:: 阅读摘录

[发明专利]一种基于量子点荧光的食品过敏原快速检测方法

说明书

本发明公开了一种基于量子点荧光的食品过敏原快速检测方法，属于食品安全及生物技术领域。上述方法包括：步骤1：采用碳二亚胺法将兔抗虾多克隆抗体共价偶联至量子点表面，形成量子点荧光探针；步骤2：荧光免疫层析试纸条的构建；步骤3：将步骤1中的量子点荧光探针与待测样品混合后，进行层析检测。本发明中量子点自身均匀、稳定的特性和其表面可修饰的优点可以大大优化反应体系的状态，从而提供更高的灵敏度、重复性和稳定性，有效降低其检测限，结果更加可靠。

技术领域

本发明涉及食品安全及生物技术领域，特别是指一种基于量子点荧光的食品过敏原快速检测方法。

背景技术

目前已有的研究中，针对过敏原的免疫层析试纸条检测技术的相关报道中，黄素文等使用传统的标记物胶体金检测淡水小龙虾过敏原原肌球蛋白，采用双抗夹心法，以单克隆抗作为检测抗体，达到了100mg/mL的检出限；Daisuke Koizumi等人对甲壳类过敏原原肌球蛋白进行检测，使用胶体金作为标记物，检测限为25mg/mL。

专利CN101881769A公开了一种检测虾过敏原的免疫胶体金层析试纸条及其制备方法，属于免疫学检测技术领域。该发明公开了以虾过敏原-原肌球蛋白的簇特异性抗体与显色物质胶体金的结合物作为检测试剂组装试剂条，进行食品中虾过敏原的检测，成本低廉，快速，便携。该发明应用的抗体是利用提取纯化的原肌球蛋白免疫健康的新西兰大白兔得到的多克隆抗体。

免疫层析试纸方法具有简易、便捷的优势，但目前针对食品过敏原检测的试纸方法中，多采用胶体金这一传统纳米颗粒作为标记物，以颜色的深浅来判定其目标物在溶液中的含量，在灵敏度和重复性上存在一定的限制。

发明内容

为解决现有技术中的不足，本发明提供一种基于量子点荧光的食品过敏原快速检测方法。量子点自身均匀、稳定的特性和其表面可修饰的优点可以大大优化反应体系的状态，从而提供更高的灵敏度、重复性和稳定性，有效降低其检测限，结果更加可靠。

::::
:: 所给材料

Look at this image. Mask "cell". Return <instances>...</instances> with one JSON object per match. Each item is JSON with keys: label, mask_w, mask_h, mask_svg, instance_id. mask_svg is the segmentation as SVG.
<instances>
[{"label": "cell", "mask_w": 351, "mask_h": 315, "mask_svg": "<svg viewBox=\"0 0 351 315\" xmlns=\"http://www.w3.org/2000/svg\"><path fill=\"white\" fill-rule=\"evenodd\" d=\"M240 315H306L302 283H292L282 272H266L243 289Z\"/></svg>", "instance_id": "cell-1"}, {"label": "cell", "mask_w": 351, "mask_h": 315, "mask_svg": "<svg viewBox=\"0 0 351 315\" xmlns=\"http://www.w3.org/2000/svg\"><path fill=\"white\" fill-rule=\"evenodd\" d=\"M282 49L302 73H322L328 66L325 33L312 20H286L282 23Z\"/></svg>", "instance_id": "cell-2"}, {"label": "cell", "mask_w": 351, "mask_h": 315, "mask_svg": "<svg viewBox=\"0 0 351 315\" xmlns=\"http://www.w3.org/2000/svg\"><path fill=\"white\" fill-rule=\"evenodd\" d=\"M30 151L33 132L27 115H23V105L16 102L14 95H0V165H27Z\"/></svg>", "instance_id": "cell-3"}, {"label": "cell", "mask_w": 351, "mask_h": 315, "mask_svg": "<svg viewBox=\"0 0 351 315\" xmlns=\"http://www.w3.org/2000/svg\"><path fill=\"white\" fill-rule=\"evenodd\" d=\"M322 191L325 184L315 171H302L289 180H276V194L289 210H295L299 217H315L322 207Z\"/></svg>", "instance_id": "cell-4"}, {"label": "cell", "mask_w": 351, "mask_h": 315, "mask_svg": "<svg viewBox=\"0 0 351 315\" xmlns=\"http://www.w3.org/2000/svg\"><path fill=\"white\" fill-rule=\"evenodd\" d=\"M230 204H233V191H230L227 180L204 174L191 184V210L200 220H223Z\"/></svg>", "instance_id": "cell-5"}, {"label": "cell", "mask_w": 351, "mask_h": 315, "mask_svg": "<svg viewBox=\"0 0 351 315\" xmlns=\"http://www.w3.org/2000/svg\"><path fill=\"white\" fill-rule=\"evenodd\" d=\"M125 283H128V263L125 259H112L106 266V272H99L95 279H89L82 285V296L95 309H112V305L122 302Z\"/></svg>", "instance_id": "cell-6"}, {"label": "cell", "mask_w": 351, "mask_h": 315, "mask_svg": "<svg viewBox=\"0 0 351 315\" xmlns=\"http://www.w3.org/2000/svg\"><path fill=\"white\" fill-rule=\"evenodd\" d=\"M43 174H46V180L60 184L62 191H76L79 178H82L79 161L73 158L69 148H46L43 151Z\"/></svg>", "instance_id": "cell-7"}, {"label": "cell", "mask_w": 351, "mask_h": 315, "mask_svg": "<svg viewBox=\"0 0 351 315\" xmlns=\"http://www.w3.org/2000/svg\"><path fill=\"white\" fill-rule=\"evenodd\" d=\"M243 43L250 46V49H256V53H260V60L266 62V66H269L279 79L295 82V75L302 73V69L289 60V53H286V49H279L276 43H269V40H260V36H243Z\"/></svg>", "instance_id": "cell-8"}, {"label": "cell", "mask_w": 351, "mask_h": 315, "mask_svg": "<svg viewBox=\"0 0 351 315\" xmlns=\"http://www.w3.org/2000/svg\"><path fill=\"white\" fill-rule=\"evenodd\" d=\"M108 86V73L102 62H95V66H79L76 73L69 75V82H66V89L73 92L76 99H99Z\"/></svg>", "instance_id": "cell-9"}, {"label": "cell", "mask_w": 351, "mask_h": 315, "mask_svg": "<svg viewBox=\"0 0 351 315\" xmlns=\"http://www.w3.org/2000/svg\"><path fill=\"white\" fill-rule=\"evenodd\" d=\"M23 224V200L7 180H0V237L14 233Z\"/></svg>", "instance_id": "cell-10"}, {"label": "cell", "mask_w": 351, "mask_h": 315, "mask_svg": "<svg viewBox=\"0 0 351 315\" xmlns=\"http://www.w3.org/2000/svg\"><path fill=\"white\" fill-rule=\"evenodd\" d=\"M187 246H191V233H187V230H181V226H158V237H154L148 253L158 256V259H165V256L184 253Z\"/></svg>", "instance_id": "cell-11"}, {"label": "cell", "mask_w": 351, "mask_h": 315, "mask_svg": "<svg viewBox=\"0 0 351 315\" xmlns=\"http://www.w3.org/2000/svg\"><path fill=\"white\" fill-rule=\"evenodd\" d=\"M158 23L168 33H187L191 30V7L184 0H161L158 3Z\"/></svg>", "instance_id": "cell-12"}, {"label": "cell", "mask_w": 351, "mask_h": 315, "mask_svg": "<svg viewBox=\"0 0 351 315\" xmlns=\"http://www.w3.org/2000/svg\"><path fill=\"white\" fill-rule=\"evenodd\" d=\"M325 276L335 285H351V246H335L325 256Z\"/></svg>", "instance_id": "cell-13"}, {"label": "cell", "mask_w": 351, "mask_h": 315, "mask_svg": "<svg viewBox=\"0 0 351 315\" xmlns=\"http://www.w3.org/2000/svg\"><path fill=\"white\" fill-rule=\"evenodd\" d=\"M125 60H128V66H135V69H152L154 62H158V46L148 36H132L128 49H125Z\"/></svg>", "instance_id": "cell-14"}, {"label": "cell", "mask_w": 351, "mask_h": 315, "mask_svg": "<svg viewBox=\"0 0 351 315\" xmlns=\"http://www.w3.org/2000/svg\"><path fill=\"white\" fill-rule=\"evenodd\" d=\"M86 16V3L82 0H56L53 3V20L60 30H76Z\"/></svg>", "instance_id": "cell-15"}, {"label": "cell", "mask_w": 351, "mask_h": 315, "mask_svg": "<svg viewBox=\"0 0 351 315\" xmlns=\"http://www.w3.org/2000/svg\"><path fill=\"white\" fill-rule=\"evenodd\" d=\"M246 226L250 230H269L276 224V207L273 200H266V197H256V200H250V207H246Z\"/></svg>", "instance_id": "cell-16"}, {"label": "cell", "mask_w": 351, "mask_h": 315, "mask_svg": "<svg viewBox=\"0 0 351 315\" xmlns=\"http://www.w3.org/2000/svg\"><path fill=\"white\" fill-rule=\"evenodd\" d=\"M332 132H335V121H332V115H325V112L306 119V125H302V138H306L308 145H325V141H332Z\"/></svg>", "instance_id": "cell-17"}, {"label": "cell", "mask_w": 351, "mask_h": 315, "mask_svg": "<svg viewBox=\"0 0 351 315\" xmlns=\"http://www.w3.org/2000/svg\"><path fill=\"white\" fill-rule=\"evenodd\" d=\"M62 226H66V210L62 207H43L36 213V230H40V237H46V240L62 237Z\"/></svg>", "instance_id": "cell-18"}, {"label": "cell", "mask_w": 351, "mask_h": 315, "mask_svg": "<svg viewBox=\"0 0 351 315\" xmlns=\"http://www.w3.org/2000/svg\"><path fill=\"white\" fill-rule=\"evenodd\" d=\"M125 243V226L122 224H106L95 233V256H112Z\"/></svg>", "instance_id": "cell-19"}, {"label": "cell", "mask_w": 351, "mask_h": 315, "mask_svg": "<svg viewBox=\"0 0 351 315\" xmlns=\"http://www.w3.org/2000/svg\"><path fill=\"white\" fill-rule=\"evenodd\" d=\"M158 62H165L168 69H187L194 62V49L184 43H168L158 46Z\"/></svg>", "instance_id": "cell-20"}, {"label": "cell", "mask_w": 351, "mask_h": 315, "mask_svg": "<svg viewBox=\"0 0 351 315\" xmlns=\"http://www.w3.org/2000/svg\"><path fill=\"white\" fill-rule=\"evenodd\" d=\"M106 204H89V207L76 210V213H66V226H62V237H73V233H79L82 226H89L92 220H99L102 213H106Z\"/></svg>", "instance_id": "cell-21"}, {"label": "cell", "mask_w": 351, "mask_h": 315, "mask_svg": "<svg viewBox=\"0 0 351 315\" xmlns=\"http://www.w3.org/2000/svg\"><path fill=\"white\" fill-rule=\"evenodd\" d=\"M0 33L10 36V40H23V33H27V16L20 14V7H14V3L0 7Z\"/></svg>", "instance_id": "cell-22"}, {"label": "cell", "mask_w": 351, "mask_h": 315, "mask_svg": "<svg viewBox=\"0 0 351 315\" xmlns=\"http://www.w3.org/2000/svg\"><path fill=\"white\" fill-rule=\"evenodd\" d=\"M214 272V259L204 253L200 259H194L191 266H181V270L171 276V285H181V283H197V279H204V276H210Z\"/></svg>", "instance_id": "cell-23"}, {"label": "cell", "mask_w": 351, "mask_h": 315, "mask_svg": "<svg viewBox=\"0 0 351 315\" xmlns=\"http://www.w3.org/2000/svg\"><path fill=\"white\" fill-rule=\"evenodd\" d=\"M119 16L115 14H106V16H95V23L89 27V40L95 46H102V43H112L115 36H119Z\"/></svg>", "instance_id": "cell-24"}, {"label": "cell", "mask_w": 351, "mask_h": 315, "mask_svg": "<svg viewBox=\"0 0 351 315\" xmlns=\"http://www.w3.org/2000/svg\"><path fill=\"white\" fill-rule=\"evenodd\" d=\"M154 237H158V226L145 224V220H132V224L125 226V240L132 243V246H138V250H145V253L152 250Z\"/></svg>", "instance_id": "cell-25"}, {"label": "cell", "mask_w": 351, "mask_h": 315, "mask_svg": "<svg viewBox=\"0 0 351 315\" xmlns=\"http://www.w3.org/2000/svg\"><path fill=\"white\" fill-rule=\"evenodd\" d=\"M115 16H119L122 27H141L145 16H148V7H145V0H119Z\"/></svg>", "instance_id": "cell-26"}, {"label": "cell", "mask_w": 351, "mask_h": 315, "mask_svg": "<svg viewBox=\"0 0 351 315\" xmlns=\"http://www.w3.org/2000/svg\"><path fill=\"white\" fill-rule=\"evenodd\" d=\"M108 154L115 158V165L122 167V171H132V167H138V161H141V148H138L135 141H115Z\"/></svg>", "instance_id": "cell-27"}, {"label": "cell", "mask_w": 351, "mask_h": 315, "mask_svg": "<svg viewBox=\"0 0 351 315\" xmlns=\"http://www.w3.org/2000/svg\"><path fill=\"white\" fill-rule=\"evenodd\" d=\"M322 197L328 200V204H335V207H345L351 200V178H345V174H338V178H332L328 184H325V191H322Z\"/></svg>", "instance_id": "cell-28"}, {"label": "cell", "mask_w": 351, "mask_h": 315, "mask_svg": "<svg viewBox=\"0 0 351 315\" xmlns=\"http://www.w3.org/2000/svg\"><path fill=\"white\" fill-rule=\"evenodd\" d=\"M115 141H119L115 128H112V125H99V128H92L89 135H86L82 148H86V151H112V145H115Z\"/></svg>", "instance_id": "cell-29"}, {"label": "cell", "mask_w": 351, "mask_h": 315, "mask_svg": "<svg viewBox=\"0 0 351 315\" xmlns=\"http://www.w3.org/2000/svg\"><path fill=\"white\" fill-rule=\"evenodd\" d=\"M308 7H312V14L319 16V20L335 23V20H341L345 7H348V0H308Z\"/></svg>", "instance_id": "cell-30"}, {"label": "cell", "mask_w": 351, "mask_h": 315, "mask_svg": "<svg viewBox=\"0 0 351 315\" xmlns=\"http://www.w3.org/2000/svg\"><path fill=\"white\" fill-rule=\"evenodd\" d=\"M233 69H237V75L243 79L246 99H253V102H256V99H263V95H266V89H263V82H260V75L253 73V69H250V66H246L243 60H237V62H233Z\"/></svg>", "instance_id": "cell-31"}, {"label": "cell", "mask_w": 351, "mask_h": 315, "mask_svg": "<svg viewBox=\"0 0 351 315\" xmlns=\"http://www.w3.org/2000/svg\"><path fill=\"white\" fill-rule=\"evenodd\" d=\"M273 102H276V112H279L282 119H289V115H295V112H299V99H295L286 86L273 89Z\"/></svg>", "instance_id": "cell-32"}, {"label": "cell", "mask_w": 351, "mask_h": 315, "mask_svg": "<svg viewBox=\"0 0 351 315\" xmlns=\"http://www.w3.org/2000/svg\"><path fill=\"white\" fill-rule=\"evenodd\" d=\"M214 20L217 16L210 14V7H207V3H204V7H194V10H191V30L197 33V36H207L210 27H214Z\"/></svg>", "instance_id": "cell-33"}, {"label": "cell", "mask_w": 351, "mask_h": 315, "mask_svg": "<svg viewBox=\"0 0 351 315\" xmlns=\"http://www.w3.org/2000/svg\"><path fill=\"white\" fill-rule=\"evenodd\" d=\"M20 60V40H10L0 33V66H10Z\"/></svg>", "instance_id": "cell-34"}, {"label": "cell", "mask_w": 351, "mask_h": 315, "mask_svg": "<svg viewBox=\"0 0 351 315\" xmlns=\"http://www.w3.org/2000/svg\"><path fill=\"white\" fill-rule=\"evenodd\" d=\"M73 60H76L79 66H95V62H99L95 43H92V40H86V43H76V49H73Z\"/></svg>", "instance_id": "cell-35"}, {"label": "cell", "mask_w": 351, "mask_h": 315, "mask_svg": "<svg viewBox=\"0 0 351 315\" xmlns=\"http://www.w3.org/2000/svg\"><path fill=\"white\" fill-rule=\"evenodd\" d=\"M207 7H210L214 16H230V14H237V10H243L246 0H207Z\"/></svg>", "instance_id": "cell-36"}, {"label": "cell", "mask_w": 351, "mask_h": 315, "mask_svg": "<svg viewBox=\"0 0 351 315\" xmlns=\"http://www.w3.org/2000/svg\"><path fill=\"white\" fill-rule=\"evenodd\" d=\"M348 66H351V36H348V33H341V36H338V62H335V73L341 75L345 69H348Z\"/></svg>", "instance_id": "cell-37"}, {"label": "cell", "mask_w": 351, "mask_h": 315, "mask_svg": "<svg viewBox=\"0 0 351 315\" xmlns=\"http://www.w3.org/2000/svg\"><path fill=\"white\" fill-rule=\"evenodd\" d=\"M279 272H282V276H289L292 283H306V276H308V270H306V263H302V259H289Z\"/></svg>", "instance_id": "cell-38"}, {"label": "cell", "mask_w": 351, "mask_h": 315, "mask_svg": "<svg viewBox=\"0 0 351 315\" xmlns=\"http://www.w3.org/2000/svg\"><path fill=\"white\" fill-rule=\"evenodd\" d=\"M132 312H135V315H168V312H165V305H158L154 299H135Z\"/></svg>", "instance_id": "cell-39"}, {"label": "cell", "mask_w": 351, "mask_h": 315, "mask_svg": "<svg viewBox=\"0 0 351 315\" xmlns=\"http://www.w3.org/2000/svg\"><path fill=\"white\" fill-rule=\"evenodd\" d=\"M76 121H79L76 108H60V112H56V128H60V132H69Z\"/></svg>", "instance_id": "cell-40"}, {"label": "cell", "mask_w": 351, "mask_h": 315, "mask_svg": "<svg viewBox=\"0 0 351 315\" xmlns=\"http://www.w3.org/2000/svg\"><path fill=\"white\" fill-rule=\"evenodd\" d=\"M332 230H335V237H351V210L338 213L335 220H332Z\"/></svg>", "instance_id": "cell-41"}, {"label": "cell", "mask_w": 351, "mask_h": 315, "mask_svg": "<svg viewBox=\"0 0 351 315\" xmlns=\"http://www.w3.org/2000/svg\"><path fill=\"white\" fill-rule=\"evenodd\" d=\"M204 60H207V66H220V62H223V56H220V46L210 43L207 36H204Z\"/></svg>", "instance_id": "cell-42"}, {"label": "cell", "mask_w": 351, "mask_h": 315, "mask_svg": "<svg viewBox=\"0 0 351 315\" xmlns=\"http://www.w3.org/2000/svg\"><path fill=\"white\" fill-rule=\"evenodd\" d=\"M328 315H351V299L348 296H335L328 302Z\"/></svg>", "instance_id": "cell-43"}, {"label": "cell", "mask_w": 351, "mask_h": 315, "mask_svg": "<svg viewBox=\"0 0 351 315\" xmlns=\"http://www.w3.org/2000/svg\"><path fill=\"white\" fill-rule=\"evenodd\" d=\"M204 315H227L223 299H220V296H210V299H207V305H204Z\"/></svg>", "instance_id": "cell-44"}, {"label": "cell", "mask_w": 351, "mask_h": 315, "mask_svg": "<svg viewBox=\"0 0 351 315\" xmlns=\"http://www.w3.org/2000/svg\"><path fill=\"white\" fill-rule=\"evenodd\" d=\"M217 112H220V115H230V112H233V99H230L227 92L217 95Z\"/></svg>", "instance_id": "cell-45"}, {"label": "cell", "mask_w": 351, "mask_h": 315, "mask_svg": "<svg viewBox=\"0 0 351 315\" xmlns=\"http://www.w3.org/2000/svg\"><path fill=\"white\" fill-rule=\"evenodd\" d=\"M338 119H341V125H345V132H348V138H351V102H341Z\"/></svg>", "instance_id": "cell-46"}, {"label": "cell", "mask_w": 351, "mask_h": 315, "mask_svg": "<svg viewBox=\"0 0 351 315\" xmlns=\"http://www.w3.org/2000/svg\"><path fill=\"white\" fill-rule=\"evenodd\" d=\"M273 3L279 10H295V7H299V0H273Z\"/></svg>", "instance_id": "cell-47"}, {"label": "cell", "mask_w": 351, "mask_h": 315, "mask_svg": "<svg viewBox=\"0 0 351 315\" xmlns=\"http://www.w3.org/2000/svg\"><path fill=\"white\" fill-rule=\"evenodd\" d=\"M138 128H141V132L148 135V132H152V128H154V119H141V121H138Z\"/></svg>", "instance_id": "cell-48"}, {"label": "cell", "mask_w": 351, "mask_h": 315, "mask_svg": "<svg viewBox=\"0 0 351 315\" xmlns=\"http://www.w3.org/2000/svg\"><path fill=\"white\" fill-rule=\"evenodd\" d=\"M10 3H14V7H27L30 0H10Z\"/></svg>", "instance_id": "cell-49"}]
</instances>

::::

§ **题目 A**: 请照原文抄写阅读摘录中的一段：从含有"目前已有的研究中，针对过敏原"的语句开始，到"度和重复性上存在一定的限制。"结束。
§ **题目 B**: 根据阅读摘录，专利CN101881769A所用的多克隆抗体，是用提取纯化的原肌球蛋白免疫哪种动物得到的？

§ **参考答案 A**:
目前已有的研究中，针对过敏原的免疫层析试纸条检测技术的相关报道中，黄素文等使用传统的标记物胶体金检测淡水小龙虾过敏原原肌球蛋白，采用双抗夹心法，以单克隆抗作为检测抗体，达到了100mg/mL的检出限；Daisuke Koizumi等人对甲壳类过敏原原肌球蛋白进行检测，使用胶体金作为标记物，检测限为25mg/mL。

专利CN101881769A公开了一种检测虾过敏原的免疫胶体金层析试纸条及其制备方法，属于免疫学检测技术领域。该发明公开了以虾过敏原-原肌球蛋白的簇特异性抗体与显色物质胶体金的结合物作为检测试剂组装试剂条，进行食品中虾过敏原的检测，成本低廉，快速，便携。该发明应用的抗体是利用提取纯化的原肌球蛋白免疫健康的新西兰大白兔得到的多克隆抗体。

免疫层析试纸方法具有简易、便捷的优势，但目前针对食品过敏原检测的试纸方法中，多采用胶体金这一传统纳米颗粒作为标记物，以颜色的深浅来判定其目标物在溶液中的含量，在灵敏度和重复性上存在一定的限制。

§ **参考答案 B**: 健康的新西兰大白兔。